_Brief_
Copy the material from the line with "Which is uppermost out of" to the line with "Answer: the point", both of those lines included, without altering anything. Omit the pictures from your copy.

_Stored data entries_
□ □ □ □ □ □ □

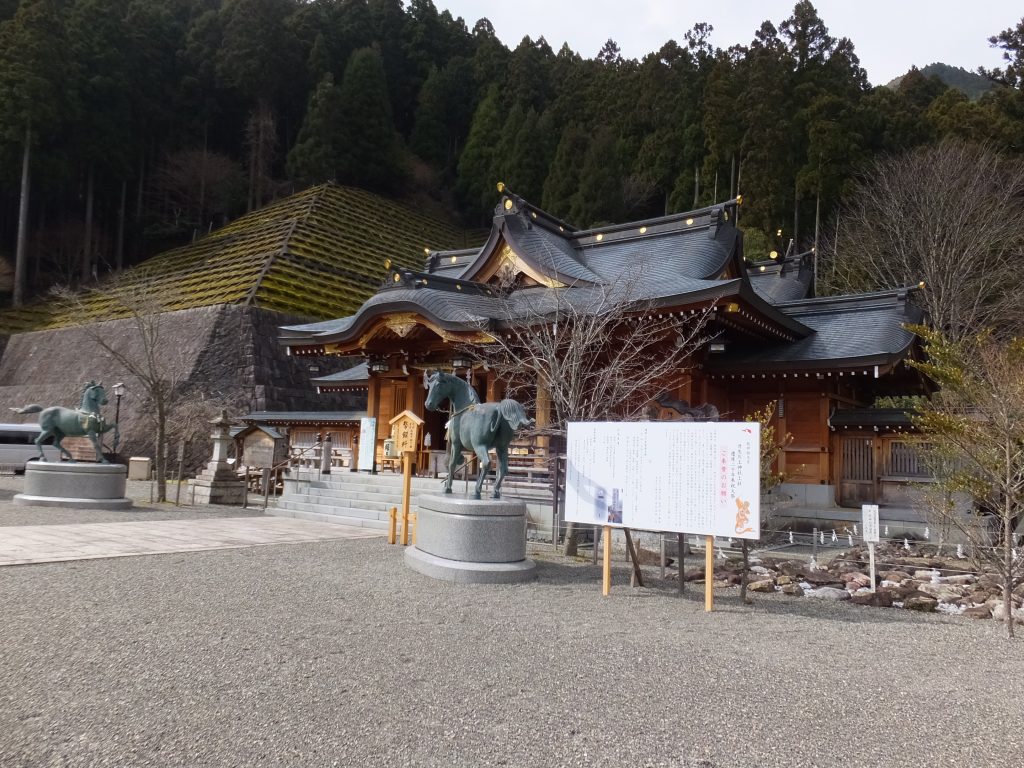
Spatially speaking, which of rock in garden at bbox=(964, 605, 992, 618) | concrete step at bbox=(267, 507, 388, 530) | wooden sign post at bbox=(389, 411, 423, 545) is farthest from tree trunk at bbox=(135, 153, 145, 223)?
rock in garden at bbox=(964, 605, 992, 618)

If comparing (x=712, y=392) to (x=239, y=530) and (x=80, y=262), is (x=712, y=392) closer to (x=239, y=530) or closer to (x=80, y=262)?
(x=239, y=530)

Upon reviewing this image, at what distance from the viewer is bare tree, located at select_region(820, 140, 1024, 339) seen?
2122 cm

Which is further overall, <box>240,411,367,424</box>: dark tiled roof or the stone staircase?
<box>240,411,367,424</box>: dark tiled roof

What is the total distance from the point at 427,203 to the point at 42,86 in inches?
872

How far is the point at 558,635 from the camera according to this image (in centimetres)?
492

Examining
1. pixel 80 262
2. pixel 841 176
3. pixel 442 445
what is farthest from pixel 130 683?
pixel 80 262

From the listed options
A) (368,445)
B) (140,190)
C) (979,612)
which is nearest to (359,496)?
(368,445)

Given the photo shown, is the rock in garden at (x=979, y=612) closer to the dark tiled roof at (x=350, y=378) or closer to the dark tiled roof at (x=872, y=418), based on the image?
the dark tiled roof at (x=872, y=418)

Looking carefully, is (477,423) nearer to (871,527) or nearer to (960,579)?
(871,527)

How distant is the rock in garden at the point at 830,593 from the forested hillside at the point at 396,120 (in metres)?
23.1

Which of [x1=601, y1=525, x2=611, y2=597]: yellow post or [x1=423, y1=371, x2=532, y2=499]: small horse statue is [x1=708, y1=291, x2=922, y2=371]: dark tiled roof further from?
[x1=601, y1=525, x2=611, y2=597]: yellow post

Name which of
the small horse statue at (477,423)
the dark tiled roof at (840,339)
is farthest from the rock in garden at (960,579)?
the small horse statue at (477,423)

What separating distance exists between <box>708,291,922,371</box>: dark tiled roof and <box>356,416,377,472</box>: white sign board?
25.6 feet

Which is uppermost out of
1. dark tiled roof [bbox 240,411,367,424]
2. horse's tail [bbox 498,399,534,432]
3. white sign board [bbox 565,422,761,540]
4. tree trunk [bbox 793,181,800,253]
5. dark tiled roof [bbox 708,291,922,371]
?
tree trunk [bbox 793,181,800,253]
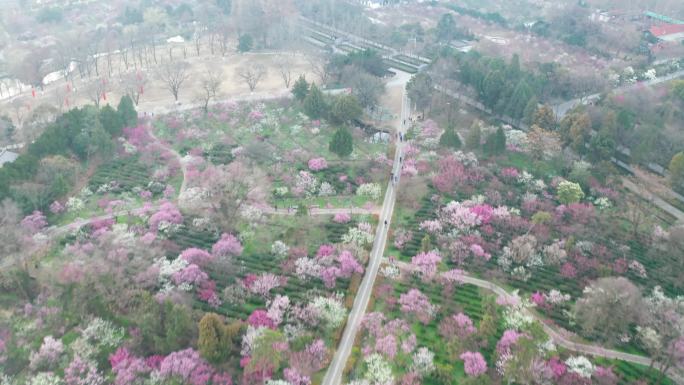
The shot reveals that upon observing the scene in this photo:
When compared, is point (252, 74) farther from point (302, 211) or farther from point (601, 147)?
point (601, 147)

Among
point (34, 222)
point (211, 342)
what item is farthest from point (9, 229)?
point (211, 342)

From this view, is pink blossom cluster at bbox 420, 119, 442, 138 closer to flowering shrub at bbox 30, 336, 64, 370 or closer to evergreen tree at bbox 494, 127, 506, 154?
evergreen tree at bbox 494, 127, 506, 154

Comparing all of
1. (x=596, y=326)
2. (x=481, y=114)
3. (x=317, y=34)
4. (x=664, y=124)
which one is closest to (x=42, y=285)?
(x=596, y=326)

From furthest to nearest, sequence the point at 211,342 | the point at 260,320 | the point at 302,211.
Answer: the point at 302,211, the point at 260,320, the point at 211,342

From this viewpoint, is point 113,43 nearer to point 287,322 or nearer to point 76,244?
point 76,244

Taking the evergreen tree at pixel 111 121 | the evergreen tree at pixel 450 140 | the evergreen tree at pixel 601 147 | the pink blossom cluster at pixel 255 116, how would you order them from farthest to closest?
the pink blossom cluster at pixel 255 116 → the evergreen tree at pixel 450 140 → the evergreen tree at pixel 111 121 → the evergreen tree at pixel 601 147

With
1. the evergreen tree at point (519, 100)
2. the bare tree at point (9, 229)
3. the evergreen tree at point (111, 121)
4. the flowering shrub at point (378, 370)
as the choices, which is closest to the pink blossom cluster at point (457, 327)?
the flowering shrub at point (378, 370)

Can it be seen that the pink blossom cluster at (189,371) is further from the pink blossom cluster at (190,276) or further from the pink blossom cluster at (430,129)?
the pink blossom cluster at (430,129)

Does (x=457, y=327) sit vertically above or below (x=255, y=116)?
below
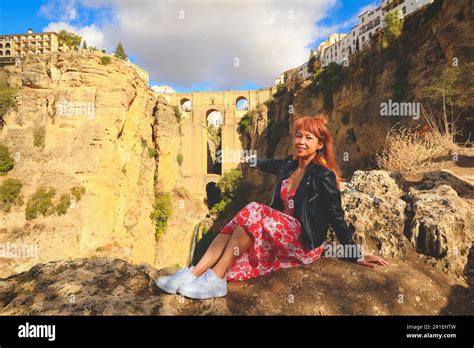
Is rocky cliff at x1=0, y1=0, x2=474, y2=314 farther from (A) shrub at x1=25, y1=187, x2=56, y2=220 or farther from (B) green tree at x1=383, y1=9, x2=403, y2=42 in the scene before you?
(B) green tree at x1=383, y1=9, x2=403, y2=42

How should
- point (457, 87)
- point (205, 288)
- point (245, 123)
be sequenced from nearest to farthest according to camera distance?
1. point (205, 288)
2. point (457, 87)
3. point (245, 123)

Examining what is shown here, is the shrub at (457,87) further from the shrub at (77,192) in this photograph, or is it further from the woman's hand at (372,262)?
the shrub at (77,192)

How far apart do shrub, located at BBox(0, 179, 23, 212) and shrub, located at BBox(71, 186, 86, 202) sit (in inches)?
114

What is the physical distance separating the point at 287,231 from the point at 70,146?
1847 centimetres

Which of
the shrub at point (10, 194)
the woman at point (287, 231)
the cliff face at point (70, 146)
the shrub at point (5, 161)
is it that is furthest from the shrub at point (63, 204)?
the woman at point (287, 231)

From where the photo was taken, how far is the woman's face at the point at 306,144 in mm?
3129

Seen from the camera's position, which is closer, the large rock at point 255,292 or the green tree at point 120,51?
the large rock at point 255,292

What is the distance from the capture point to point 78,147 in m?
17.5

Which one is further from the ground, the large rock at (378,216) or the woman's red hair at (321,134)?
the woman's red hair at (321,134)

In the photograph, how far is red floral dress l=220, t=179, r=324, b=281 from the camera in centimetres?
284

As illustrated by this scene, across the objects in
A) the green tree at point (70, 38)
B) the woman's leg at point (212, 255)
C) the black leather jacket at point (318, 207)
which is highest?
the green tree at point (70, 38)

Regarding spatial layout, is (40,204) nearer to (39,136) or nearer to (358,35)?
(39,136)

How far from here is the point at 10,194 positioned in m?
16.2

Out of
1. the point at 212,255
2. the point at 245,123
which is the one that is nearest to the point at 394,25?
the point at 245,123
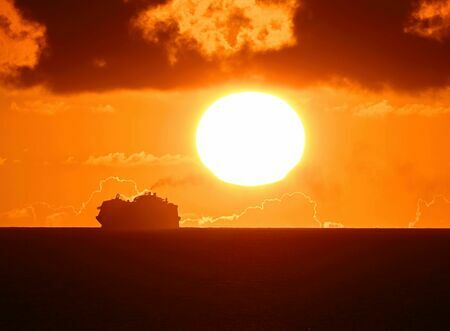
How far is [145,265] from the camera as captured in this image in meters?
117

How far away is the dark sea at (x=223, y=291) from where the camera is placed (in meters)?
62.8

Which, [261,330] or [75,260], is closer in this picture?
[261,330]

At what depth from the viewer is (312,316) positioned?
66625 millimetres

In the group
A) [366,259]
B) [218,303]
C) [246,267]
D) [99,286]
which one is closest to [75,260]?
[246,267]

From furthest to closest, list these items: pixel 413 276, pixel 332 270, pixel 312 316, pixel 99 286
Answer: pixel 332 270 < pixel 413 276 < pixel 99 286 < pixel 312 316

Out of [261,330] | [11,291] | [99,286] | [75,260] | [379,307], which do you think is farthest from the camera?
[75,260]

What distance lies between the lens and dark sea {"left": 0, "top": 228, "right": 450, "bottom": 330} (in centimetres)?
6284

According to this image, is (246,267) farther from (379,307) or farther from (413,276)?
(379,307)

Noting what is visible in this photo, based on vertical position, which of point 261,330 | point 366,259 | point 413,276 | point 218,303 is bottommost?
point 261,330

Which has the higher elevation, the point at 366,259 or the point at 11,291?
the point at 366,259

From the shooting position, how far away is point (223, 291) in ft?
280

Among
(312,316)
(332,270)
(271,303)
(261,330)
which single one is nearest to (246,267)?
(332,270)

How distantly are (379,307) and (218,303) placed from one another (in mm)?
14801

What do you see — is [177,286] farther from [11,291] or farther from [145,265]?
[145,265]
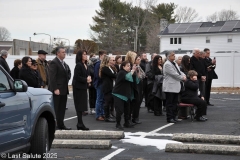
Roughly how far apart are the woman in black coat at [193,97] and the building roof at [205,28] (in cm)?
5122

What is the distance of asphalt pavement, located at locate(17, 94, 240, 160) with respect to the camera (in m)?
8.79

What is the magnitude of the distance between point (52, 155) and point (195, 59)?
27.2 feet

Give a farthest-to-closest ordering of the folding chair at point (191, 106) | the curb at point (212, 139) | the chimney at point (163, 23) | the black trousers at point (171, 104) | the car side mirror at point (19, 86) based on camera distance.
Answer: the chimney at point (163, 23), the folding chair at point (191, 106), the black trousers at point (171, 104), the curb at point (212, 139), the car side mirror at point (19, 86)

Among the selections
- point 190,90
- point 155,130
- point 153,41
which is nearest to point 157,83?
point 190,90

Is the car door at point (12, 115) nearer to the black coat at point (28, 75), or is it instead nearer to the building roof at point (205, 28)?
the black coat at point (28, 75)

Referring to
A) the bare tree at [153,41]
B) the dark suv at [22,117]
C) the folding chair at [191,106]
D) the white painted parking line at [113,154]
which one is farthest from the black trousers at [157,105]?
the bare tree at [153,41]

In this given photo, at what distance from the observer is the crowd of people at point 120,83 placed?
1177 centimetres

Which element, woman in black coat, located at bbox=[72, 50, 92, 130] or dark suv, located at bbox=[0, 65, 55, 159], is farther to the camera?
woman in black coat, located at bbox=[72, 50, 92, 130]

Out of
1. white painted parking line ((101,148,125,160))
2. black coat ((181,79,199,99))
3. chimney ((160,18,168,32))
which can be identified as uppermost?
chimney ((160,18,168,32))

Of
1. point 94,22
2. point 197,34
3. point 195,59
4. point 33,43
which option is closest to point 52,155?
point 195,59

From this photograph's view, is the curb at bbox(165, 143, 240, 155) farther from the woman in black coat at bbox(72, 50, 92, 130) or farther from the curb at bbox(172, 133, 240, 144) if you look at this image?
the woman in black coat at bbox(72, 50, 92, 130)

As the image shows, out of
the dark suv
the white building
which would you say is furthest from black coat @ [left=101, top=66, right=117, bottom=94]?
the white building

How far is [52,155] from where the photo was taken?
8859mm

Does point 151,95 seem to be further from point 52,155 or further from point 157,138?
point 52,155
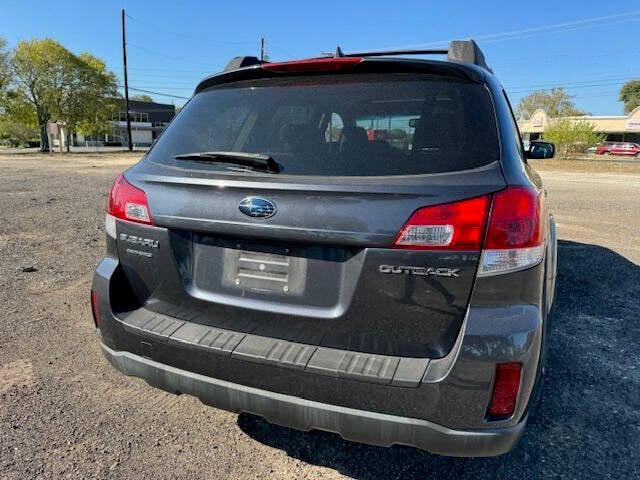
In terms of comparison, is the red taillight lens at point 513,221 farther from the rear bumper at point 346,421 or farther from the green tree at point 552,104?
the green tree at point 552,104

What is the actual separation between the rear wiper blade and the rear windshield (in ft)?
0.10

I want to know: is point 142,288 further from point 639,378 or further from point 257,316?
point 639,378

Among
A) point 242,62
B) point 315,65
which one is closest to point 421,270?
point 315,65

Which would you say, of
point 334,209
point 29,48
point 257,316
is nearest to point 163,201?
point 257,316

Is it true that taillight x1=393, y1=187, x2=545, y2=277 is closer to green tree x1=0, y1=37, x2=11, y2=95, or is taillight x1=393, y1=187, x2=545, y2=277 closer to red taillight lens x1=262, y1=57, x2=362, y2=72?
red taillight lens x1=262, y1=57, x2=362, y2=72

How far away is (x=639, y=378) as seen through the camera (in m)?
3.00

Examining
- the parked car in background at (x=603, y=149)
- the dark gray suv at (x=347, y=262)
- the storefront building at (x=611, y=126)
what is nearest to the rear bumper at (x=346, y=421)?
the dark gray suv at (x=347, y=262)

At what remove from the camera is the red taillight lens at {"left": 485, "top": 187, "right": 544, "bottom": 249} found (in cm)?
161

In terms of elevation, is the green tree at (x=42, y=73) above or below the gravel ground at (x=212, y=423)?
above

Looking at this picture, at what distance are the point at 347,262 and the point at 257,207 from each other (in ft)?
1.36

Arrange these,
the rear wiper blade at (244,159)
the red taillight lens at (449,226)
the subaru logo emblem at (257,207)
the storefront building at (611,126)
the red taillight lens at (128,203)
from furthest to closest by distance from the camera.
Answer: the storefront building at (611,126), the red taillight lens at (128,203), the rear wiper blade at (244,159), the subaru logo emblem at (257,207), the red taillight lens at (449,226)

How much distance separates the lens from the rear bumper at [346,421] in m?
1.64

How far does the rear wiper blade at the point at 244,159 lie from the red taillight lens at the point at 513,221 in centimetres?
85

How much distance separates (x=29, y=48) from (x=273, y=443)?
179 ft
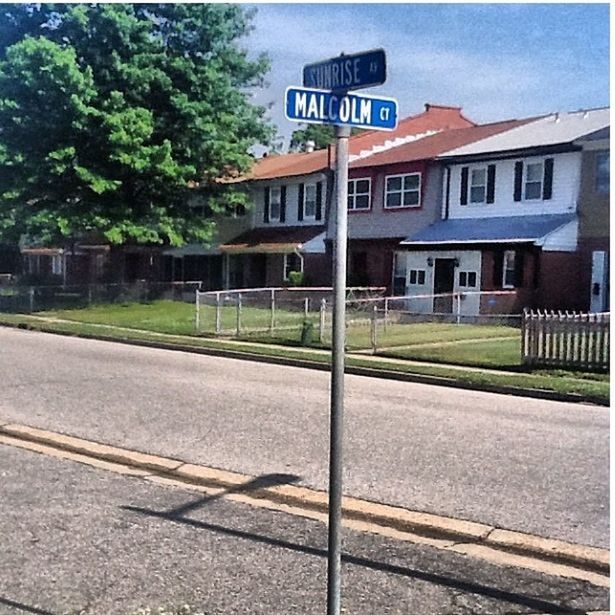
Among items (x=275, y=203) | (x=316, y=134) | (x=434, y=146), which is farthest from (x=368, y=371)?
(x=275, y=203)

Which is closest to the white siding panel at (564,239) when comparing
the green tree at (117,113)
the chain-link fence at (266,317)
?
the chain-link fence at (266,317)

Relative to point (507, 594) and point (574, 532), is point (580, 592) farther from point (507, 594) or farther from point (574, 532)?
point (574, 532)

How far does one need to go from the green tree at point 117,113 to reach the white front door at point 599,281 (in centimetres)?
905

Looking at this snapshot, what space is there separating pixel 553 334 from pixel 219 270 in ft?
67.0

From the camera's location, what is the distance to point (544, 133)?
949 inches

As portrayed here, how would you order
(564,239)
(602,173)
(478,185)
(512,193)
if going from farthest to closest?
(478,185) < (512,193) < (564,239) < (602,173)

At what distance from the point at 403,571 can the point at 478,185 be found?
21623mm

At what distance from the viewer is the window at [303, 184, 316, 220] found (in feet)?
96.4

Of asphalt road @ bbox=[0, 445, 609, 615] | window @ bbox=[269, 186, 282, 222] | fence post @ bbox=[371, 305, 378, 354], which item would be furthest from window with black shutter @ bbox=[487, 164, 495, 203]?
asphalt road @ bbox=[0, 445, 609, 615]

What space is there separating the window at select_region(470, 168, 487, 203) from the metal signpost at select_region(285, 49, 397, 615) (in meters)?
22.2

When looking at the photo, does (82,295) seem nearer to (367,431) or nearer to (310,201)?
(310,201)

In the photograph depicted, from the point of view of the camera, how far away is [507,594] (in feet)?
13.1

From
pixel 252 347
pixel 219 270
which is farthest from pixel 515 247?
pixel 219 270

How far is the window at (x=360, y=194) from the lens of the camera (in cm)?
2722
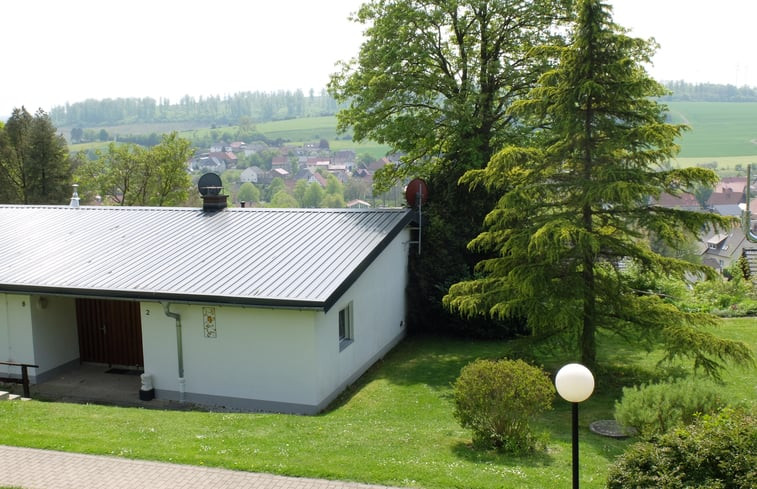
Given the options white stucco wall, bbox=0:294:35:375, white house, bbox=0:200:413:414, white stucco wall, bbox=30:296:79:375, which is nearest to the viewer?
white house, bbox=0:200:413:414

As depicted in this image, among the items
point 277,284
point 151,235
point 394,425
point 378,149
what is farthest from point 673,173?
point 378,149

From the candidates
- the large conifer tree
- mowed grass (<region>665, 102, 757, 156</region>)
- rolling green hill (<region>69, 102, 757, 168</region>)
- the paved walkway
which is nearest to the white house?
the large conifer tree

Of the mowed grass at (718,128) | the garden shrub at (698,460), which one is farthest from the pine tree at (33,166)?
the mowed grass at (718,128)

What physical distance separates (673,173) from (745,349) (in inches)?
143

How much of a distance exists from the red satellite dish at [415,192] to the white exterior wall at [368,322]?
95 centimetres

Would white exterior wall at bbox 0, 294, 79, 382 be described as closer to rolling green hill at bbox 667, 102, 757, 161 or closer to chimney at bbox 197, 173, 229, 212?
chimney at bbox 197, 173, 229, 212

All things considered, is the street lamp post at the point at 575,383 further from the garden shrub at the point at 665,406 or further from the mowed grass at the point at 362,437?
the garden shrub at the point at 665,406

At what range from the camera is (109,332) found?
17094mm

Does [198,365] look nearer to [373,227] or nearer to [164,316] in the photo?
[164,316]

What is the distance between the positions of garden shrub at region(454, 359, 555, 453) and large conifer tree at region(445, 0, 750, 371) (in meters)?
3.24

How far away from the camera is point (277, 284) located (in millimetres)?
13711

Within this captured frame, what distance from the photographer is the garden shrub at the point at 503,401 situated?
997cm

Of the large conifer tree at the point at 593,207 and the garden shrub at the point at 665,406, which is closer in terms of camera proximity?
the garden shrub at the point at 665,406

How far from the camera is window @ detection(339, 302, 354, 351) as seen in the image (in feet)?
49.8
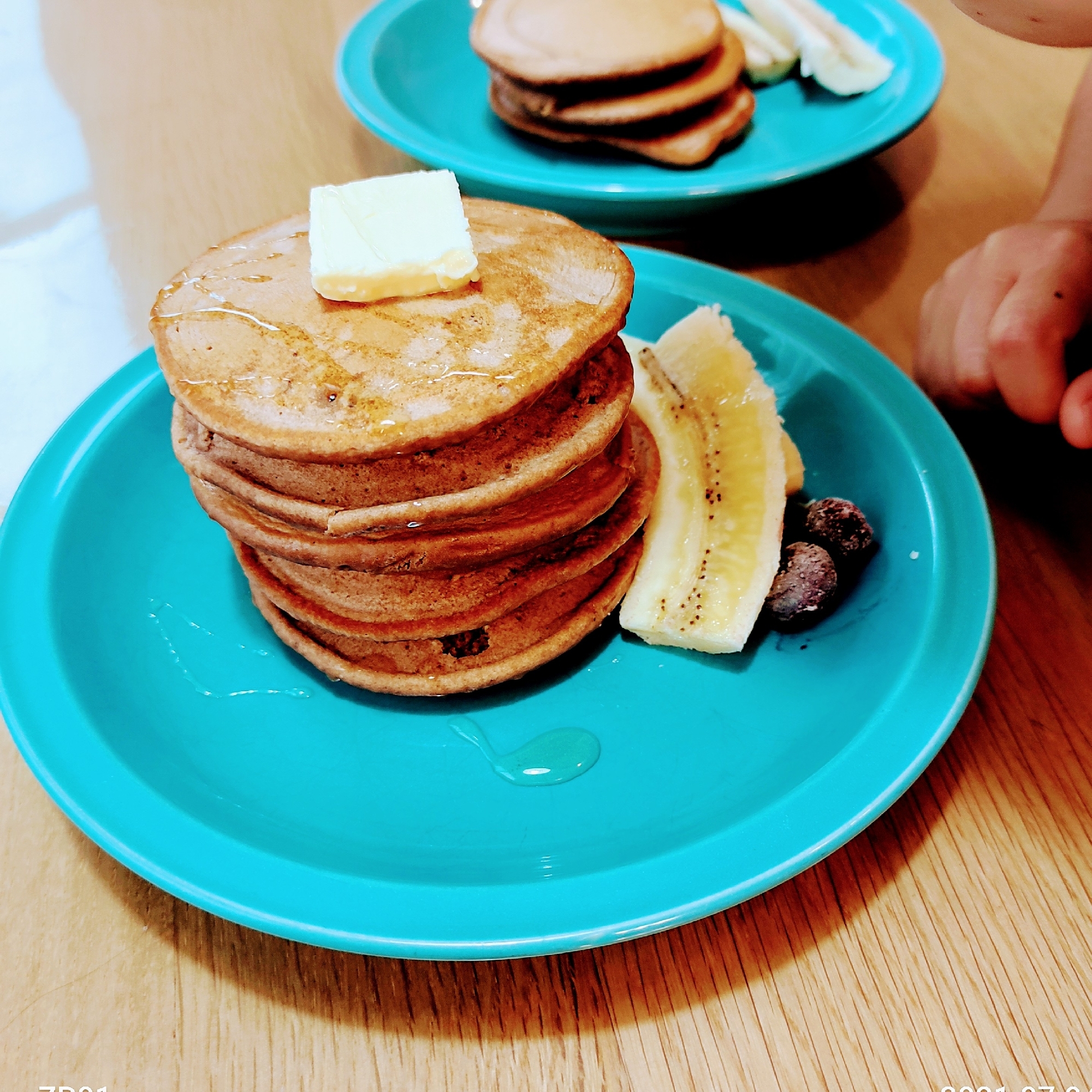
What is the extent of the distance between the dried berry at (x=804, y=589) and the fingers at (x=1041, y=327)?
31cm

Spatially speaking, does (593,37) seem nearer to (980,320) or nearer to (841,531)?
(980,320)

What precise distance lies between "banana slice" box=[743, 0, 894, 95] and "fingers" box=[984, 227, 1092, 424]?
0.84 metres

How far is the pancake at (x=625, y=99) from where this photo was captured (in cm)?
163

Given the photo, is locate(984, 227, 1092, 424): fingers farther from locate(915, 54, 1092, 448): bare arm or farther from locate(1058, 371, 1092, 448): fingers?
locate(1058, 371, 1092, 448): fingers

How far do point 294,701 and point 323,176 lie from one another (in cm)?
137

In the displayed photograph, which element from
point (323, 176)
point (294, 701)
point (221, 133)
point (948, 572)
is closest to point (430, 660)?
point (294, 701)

□ □ □ □ □ □ □

_Response to the exercise_
Which is uppermost out of
1. dark tiled roof [bbox 240,411,367,424]
2. horse's tail [bbox 498,399,534,432]
3. white sign board [bbox 565,422,761,540]
4. tree trunk [bbox 793,181,800,253]
5. dark tiled roof [bbox 708,291,922,371]
?
tree trunk [bbox 793,181,800,253]
The shot reveals that upon observing the scene in this photo:
When compared, is point (252, 74) farther from point (302, 211) or farther from point (601, 147)?
point (601, 147)

Among
point (34, 222)
point (211, 342)
what item is farthest from point (9, 229)?
point (211, 342)

From this view, is pink blossom cluster at bbox 420, 119, 442, 138 closer to flowering shrub at bbox 30, 336, 64, 370 or closer to evergreen tree at bbox 494, 127, 506, 154?
evergreen tree at bbox 494, 127, 506, 154

Comparing all of
1. (x=596, y=326)
2. (x=481, y=114)
3. (x=317, y=34)
4. (x=664, y=124)
which one is closest to (x=42, y=285)?
(x=596, y=326)

From furthest to nearest, sequence the point at 211,342 | the point at 260,320 | the point at 302,211.
Answer: the point at 302,211, the point at 260,320, the point at 211,342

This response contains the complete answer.